Both self discipline and the control of others were important themes in late C18th and C19th England. The placement of dishes and other material accoutrements were vital tools in achieving this.

Under an à la Française regime, dinner was served in a series of courses, usually 2 plus cheese and dessert, but occasionally more. Dishes for each course were present on the table at once, and although most cookbooks suggest that they numbered between 4 and 12, this number could rise dramatically at grand feasts. A la Française developed from court dining habits of the late seventeenth century, and in its most advanced form the placement of dishes upon the table could be a complicated interplay of symmetry, complementarity and contrast, not just visually, but involving all the senses. Further layers of meaning could be added by using the directionality of dishes, as game was usually served whole, and pies still echoed in some cases the form of the contents. A central dish formed a focal point, and the design of plates, again directional, could also play a role in enhancing the multi-sensory experience. Dinner could be playful, surprising, and a display of taste and wit. It was also involving as each diner helped serve his or her neighbours.
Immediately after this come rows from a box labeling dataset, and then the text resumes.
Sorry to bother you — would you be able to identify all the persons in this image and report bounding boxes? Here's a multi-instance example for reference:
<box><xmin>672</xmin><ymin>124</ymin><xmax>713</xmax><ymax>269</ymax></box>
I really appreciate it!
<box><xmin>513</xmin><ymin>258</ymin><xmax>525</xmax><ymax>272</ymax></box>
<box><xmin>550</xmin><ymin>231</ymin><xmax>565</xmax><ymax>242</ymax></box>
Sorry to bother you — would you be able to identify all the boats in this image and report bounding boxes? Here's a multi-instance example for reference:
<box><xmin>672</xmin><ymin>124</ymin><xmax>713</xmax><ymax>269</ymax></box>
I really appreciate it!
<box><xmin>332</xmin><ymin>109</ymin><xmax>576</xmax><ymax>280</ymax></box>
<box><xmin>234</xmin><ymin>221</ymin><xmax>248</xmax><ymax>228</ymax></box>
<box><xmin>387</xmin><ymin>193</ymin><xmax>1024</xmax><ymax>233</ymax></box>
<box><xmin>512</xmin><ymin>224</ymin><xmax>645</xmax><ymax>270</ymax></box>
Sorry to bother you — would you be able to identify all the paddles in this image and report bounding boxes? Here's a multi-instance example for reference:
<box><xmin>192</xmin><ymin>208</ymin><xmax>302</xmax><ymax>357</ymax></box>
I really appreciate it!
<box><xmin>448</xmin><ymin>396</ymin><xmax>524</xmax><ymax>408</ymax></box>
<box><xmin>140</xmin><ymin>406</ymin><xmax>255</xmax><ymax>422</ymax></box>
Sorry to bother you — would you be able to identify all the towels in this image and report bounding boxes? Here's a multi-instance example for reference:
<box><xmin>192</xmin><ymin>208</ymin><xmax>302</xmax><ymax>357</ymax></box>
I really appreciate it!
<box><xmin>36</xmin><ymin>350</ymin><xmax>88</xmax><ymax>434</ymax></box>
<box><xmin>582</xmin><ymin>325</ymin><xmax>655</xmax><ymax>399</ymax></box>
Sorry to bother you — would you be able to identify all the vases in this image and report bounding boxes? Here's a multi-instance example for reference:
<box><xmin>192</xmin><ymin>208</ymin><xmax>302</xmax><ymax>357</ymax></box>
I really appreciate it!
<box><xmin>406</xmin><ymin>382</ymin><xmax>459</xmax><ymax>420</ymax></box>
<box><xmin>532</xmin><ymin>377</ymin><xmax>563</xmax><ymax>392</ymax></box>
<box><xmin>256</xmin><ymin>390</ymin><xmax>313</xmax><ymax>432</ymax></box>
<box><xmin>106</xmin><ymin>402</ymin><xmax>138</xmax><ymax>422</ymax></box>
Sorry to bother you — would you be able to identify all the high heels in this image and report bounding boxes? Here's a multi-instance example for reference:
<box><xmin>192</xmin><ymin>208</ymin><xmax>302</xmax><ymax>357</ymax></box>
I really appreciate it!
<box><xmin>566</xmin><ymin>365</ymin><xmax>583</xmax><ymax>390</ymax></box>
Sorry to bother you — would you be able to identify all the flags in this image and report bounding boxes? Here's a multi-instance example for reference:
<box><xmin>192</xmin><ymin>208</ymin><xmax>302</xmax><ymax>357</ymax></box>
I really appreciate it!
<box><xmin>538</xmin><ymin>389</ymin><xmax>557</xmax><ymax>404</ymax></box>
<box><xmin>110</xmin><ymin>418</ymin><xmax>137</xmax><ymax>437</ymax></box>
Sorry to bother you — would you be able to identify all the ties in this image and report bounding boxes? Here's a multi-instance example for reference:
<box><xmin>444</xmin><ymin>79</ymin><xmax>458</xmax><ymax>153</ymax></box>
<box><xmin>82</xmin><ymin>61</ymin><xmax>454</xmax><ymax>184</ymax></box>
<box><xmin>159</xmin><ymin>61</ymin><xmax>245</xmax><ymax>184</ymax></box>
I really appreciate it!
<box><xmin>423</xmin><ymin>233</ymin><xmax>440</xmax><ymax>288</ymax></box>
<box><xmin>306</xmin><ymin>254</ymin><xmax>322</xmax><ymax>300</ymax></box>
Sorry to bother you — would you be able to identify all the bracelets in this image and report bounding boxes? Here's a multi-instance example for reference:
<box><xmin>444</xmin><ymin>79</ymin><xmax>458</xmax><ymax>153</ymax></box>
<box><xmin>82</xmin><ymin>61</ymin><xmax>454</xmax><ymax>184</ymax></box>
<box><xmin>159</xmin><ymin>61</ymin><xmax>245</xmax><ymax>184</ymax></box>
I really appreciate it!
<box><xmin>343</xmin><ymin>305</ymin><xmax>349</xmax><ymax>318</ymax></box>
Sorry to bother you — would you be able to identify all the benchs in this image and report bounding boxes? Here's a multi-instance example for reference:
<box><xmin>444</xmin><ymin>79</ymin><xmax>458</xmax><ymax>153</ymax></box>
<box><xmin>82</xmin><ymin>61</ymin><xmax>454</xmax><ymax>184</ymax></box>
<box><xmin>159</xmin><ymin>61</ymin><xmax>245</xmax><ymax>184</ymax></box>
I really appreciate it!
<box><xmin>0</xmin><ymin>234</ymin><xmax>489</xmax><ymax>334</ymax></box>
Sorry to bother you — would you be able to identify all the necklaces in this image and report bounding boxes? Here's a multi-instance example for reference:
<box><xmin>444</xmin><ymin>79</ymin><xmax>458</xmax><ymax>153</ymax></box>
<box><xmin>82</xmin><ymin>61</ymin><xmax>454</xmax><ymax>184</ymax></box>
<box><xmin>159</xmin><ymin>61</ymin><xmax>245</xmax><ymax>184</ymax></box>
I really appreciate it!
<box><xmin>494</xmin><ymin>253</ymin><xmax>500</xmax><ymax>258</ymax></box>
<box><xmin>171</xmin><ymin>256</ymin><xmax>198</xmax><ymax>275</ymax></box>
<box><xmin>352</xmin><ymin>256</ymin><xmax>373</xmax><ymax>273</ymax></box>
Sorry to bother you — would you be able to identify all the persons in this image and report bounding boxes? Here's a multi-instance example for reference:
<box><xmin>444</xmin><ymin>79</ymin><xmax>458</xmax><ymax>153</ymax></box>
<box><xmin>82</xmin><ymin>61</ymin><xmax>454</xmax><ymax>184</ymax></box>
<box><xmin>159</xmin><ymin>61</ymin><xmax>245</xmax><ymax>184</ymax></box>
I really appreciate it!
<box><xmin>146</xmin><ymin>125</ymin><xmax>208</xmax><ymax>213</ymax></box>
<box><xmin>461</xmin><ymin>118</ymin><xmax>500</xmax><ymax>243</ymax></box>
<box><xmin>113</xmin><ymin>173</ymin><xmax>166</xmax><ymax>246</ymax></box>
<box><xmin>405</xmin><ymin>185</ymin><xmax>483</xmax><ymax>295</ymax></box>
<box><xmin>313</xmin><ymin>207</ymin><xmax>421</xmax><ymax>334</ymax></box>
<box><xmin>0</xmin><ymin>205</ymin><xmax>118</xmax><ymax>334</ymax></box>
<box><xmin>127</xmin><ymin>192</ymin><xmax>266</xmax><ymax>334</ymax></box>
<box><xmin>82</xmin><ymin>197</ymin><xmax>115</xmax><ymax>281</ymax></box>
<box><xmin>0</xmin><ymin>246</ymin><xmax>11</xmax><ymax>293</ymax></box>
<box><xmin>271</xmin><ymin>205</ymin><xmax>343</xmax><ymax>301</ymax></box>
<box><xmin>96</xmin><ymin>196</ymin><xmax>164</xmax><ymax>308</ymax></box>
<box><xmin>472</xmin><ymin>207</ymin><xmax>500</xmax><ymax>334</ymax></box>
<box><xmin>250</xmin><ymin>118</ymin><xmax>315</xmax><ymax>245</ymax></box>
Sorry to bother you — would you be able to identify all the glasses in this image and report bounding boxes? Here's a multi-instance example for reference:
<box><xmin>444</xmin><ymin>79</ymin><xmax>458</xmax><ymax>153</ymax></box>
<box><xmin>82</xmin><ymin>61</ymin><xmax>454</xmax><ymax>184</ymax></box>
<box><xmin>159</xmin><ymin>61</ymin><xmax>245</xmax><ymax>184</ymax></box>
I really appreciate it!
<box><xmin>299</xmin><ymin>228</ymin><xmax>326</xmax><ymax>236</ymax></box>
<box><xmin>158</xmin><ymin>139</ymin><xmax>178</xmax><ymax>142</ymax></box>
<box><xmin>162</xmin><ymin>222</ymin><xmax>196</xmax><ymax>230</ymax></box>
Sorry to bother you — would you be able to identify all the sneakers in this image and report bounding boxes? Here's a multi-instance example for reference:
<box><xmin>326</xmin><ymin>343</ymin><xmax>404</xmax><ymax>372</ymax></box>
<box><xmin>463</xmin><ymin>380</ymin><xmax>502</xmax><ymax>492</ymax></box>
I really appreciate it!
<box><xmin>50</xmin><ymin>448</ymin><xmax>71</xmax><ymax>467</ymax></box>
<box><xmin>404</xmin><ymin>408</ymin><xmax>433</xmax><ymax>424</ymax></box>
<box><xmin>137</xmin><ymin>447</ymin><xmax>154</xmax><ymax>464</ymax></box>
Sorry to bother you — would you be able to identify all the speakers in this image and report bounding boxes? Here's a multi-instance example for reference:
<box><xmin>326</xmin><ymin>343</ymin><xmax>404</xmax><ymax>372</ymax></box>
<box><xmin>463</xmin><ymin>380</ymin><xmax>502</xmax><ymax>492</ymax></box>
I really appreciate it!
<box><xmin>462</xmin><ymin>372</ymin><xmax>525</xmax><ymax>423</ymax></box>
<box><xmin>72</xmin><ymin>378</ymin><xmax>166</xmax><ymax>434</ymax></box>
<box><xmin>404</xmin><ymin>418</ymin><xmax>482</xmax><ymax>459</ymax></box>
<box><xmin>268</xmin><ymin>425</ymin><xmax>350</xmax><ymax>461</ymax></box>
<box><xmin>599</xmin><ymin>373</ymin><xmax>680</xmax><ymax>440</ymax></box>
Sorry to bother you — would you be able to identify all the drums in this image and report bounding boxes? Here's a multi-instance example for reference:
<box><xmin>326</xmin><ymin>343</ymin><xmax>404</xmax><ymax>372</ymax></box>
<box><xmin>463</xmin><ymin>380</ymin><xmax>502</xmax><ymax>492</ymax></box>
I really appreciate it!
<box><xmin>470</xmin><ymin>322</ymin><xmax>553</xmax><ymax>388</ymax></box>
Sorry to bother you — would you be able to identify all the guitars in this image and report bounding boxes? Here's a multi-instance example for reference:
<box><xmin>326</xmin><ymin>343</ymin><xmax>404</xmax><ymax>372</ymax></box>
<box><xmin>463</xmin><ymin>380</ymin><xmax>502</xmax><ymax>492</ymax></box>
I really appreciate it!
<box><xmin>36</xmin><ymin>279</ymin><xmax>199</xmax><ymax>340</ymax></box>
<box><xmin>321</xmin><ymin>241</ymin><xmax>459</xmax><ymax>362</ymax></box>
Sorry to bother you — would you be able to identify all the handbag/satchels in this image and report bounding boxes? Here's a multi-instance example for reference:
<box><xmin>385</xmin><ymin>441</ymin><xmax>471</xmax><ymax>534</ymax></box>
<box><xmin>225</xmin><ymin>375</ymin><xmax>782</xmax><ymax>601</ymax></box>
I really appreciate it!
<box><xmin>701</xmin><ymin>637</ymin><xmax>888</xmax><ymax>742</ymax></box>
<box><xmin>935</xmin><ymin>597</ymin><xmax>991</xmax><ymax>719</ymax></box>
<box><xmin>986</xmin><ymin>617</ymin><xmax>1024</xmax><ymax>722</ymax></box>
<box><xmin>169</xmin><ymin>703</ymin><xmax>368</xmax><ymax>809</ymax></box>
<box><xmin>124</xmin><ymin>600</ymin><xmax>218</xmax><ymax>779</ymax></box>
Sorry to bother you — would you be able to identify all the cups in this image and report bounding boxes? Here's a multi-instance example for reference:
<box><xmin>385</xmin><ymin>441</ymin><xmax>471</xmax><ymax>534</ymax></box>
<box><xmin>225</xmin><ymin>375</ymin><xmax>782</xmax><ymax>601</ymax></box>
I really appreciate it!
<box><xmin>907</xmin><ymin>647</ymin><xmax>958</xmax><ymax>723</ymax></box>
The shift from this style to à la Russe, via a clearly definable transitional style, involved far more than just a change from shared dishes and apparent communality to individual platters and successional, regimented serving. The way in which a host controlled his or her guests, and enforced behavioural norms, was dictated by service style. For example, as the table no longer held food when dinner à la Russe was being served, lines of sometimes vision-obscuring greenery came to take its place. A canny hostess could quite easily control conversation in a very physical way.

Etiquette books played a large role in promoting service à la Russe, and the interplay of taught behaviour vs. learned behaviour is fundamental to understanding the reasons why the landed elites retained the earlier style far longer than has hitherto been acknowledged. By the end of the nineteenth century, dinner was acknowledged to be an important social trial, the passing of which was the key to social success.